■ Text shown ■
****
A NIMBY Conversation

In which a renewable-energy zealot from San Francisco reaches out to talk to rural community members opposed to a solar energy project. The conversation goes well … at first.

Background

Most of my career I’ve worked in tech, and in semi-retirement I switched to being a startup investor. Some of my investments are in renewable energy, mostly because I am worried about climate change.

Although I believe in wind and solar energy, I’m uncomfortably aware that it’s not scaling fast enough to meet the climate challenge. To get to net zero emissions we will need maybe 30x the renewable energy we have now, and there are lots of barriers to getting there (see my extremely long post Friction in the Energy Transition). Not the least of these is the “Not In My Back Yard” (NIMBY) reaction of people who really do not want to live near wind and solar plants.

While searching for something else, I stumbled on an open Facebook group called “Stop [County] Solar”, where residents of a rural county in a western state were banding together to oppose a proposed solar farm in their area. I decided that it might be worth posting to the group, and hearing what they had to say.


My overture

Tim: “I would like to get a better understanding of what people who are opposed to this solar project believe, while being respectful of all points of view.

If I may ask: which of the following best describes your feelings and beliefs?

A) Climate change is not happening, or if it’s happening it’s not being caused by people

B) Climate change is happening and it’s caused by people, but it’s not a big problem

C) Climate change is a big problem, but we should address it without replacing fossil fuel use with wind and/or solar energy

D) We should build wind and solar farms to replace fossil fuel energy, but those wind and solar developments should be built in other locations, not this location

E) None of the above, or any beliefs or important points that don’t fall into the above buckets. (I hope that everyone feels free to speak their mind).
Thank you.”

I thought that being polite might improve my chances of a real conversation. The submission dialog said that my post was awaiting moderation. I wasn’t optimistic, but the next day it was approved.
****
■ Tasks and exercises ■
1. From the NIMBY conversation post, return the passage starting with "Although I believe" and going on through "and solar plants.".
2. In the NIMBY conversation post, why did the writer make the message to the Facebook group polite?
The entries are separate material with no connection to the NIMBY conversation post.

■ Given information ■
****
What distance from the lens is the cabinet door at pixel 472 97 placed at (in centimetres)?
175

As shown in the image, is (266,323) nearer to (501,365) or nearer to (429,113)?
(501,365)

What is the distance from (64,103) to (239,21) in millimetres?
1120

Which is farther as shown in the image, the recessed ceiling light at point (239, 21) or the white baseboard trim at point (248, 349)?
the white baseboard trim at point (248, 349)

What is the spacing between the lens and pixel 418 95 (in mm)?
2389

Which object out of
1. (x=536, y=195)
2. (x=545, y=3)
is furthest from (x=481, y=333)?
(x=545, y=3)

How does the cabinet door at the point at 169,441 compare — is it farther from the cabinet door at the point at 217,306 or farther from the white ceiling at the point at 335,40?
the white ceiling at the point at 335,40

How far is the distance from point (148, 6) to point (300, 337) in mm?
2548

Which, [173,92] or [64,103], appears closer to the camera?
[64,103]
****
■ Answers to this exercise ■
1.
Although I believe in wind and solar energy, I’m uncomfortably aware that it’s not scaling fast enough to meet the climate challenge. To get to net zero emissions we will need maybe 30x the renewable energy we have now, and there are lots of barriers to getting there (see my extremely long post Friction in the Energy Transition). Not the least of these is the “Not In My Back Yard” (NIMBY) reaction of people who really do not want to live near wind and solar plants.

2. The writer thought that being polite might improve the chances of a real conversation with the group's members.